[Rows from a spatial reasoning dataset]

— begin —

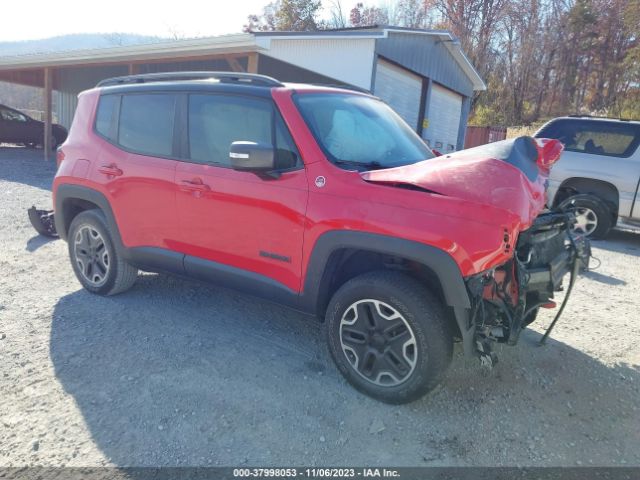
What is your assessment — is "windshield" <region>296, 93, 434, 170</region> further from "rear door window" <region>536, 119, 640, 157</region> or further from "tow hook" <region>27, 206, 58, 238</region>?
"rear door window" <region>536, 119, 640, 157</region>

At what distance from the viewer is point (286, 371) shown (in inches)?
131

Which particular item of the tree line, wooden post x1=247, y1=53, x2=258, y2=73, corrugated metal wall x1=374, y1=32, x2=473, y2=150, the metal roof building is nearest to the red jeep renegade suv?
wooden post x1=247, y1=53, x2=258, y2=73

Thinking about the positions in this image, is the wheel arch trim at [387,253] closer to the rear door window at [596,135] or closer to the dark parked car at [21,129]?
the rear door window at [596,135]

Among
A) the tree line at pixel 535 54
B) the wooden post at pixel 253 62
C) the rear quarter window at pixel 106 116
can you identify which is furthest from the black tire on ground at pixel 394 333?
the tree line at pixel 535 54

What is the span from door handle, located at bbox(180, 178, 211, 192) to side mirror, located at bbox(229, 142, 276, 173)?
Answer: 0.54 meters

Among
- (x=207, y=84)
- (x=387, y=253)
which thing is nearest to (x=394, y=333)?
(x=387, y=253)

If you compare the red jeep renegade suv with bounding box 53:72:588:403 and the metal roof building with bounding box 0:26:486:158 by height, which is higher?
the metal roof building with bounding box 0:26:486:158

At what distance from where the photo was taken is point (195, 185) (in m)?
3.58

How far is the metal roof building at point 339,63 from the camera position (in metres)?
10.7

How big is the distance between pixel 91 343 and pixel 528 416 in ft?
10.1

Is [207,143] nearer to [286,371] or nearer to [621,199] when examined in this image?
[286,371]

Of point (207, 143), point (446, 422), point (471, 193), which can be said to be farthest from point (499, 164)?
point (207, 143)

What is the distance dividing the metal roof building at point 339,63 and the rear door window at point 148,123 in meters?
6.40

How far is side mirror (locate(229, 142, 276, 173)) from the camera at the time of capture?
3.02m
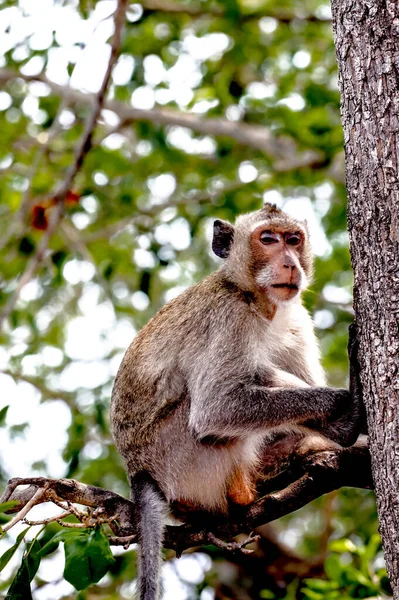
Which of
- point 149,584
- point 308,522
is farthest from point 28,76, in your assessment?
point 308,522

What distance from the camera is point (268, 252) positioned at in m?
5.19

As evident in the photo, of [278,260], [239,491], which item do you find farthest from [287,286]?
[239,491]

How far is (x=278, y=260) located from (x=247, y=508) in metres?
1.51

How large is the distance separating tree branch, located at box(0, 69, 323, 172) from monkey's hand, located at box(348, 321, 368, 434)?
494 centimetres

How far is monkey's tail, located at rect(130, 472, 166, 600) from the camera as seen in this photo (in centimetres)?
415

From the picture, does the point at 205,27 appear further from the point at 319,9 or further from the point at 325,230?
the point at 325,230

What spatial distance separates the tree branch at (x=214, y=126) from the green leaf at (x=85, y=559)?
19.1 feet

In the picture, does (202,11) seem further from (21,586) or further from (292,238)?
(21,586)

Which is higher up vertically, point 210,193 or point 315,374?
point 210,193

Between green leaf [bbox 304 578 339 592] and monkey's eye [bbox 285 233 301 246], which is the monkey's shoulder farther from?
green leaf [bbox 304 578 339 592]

— end —

Exercise goal - Please duplicate the lines of the material from the one containing "In the picture, does" through the end of the material, inclusive.

Task output -
In the picture, does (202,11) seem further from (21,586) or further from (292,238)?
(21,586)

Which is higher up vertically, point 210,193 or point 315,374?
point 210,193

Between green leaf [bbox 304 578 339 592] and monkey's eye [bbox 285 233 301 246], which is the monkey's shoulder farther from?
green leaf [bbox 304 578 339 592]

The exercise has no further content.